Sen. Edward J. Markey (D-MA) is drafting legislation to protect the polar bear from oil and natural gas development in the Chukchi Sea offshore Alaska, legislation that likely would require the U.S. Minerals Management Service (MMS) to postpone a lease sale scheduled for Feb. 6.

Markey, who chairs the House Select Committee on Energy Independence and Global Warming, said last week he would introduce a bill so that the two federal agencies involved would make decisions “in the proper order to protect the polar bear.” The directors of two Interior Department agencies, the MMS and the Fish and Wildlife Service (FWS), testified before Markey’s committee Thursday along with a scientist from Interior’s U.S. Geological Survey who has forecasted a two-thirds reduction in sea ice by 2050.

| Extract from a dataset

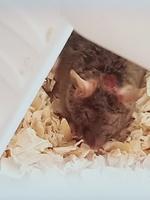 Picor y rascarse en roedores, Ratón común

Markey’s committee is examining why Interior allowed the FWS to postpone a decision on whether to protect the polar bear habitat under the Endangered Species Act (ESA) but allowed MMS to proceed with the Alaska lease sale in a critical habitat area. The FWS had been scheduled to announce on Jan. 9 whether the polar bear habitat should be listed as threatened or endangered under the ESA, but officials delayed a final decision until next month — most likely after the lease sale is completed (see NGI, Jan. 14).

The Chukchi leasehold is estimated to contain 15 billion bbl of oil and 76 Tcf of natural gas.

“The timing of the drilling decisions leaves the door open for the [Bush] administration to give big oil the rights to this polar bear habitat the moment before the protections for the polar bear under the Endangered Species Act go into effect,” Markey said. “Rushing to allow drilling in polar bear habitat before the bear [habitat determination is made] would be the epitome of this administration’s backwards energy policy — a policy of drill first and ask questions later.”

During the hearing, Markey asked FWS Director Dale Hall for assurances that a decision on the polar bear habitat would be made before the scheduled lease sale next month. But Hall declined to provide an answer.

“It’s not just making the decision; it’s making it clear and why,” Hall told the committee. Hall said more time was needed to examine the “thousands” of comments the FWS has received.

MMS Director Randall Luthi, who is in charge of the oil and gas lease sale, assured the committee that the polar bear already was adequately protected from oil and gas development under the federal Marine Mammal Protection Act. The lease sale, he said, includes provisions to mitigate any impacts on the bears’ habitat.

“We believe adequate protection exists,” said Luthi.

Steven Amstrup, a polar bear expert for the U.S. Geological Survey, testified that if there is an oil spill, the impact on the bears’ habitat would be significant.

“The polar bears do not do well when they get into oil,” and contact with oil would probably be fatal, Amstrup said.

Kassie Siegel, a polar bear expert and director of the Center for Biological Diversity’s Air and Energy Program, also testified.

“This legislation announced…by Chairman Markey will give polar bears desperately needed protection,” Siegel said. “In addition to reducing greenhouse gas emissions, we must protect polar bears from direct impacts like oil spills.” She added, “The only thing keeping pace with the melting of the sea ice is the breakneck speed with which the Department of the Interior is rushing to approve oil and gas activities in polar bear habitat. This oil and gas sale must not proceed because the impacts to polar bears have not been considered.”